There exist several types of topological collections in MGS. In this project we have used three of them:

  • square grids: this collection is typically used to specify cellular automaton based models. The elements of the collection are the cases of the square grid and the neighborhood is regular: each case has four neighbors following north, south, east and west directions. We use them to simulate the DAP diffusion in our system.
  • Delaunay triangulations: a Delaunay triangulation is procedure that, given a finite set of points localized in an euclidean space, computes the triangulation between the points that is as regular as possible. This provides a very natural neighborhood between points. As the neighborhood depends on the localization of each element of the collection, Delaunay triangulations are useful to describe dynamical structure. We use this triangulation to represent the spatial organization of cells in this model. The points used for the triangulation are the position of cells. As the cells are diffusing, dividing, dying, ... , the neighborhood is recomputed and updated. This example also considers that a spring exists between two neightbor cells in order to simulate the aggregation of the population.
  • bags: the last collection is also called multi-sets. They are collections when each element is neighbor of all the others. They are particularly suitable for representing well-mixed chemical solutions. We used them is the Gillespie based simulation.

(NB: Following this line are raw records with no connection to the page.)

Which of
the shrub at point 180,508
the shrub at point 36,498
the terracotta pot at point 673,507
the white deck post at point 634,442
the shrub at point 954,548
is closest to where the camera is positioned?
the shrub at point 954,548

Transformations are functions of topological collections. They are defined by sets of rewriting rules; the following expression is a skeleton of a transformation definition:

 trans name = {
   pattern1 => expression1 ;
   patternN => expressionN ;

Each rule is composed of a pattern used to specify an interaction, i.e. a subpart of the collection where an interaction occurs. Typically, the pattern x, y matches two elements of the collection (we can refer to these elements in the right hand side using x and y variables) that are neighbor (this is the meaning of the comma). The right hand side is an MGS expression that evaluates a sequence of values. This sequence will be put in the collection at the place of the matched sub-collection.

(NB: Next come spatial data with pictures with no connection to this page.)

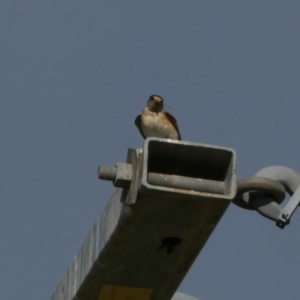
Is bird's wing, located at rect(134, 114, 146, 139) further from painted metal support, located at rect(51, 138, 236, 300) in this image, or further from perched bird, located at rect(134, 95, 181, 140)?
painted metal support, located at rect(51, 138, 236, 300)

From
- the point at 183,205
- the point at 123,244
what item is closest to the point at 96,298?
the point at 123,244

A lot of examples of transformations are given in the sources of our programs. Example of MGS programs are also available in the MGS official gallery.

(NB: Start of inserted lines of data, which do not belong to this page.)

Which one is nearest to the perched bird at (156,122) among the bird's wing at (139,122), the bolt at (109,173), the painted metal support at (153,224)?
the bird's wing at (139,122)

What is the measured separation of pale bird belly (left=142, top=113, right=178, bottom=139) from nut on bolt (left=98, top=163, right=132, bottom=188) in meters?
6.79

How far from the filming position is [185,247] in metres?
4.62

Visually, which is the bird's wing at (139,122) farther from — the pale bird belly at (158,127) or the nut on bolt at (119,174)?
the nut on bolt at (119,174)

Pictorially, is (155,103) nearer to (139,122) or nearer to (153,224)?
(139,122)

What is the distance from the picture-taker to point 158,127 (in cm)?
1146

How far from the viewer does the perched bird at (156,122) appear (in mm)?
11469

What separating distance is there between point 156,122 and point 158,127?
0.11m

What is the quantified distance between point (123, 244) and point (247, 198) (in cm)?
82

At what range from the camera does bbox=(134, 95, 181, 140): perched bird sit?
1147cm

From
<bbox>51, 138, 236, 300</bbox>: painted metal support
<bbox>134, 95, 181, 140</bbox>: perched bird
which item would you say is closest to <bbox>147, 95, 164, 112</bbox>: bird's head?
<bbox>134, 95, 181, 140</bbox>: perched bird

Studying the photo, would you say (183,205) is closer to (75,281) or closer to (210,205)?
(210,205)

Rules Application Strategies

This last feature allows to parametrize the application of a transformation on a collection by a rules application strategy, that is a policy specifying the order, the number of applications, and the priority of the rules. Rules can for example be applied synchronously everywhere in the collection or asynchronously when only one rule is chosen and applied once. MGS provides some strategies. Our programs use two of them:

  • the maximal-parallel strategy: this strategy is standard in the simulation of DS. It consists in applying each rule (on separated sub-collection) as many times as possible. Intuitively, this means that the local evolution laws specified by the transformation rules are concurrent and act all together at each time step. This strategy is used in the DAP diffusion model and in the dynamical structure model.
  • the gillespie strategy: this strategy is specific to the exact stochastic simulation of chemical reactions. An introduction to Gillespie simulation method is given here. Each rule of the transformation is considered to be a chemical reaction. An application of a transformation with this strategy consists in choosing the chemical reaction with the highest probability to occur as soon as possible (knowing the chemicals concentrations and the kinetics of the represented reaction), and to apply it once in the collection.

MGS Top-level

All our programs have been executed using the MGS top-level available here. This implementation of the language is a prototype but it can be used to quickly design models of complex systems as we did for SMB. In fact, one of the major advantage of using MGS is time-saving when developing models. The concepts behind the three models have been programmed in about half a day each. All the rest of the time we spent in developing programs was dedicated to optimize execution time, generate outputs and tune parameters.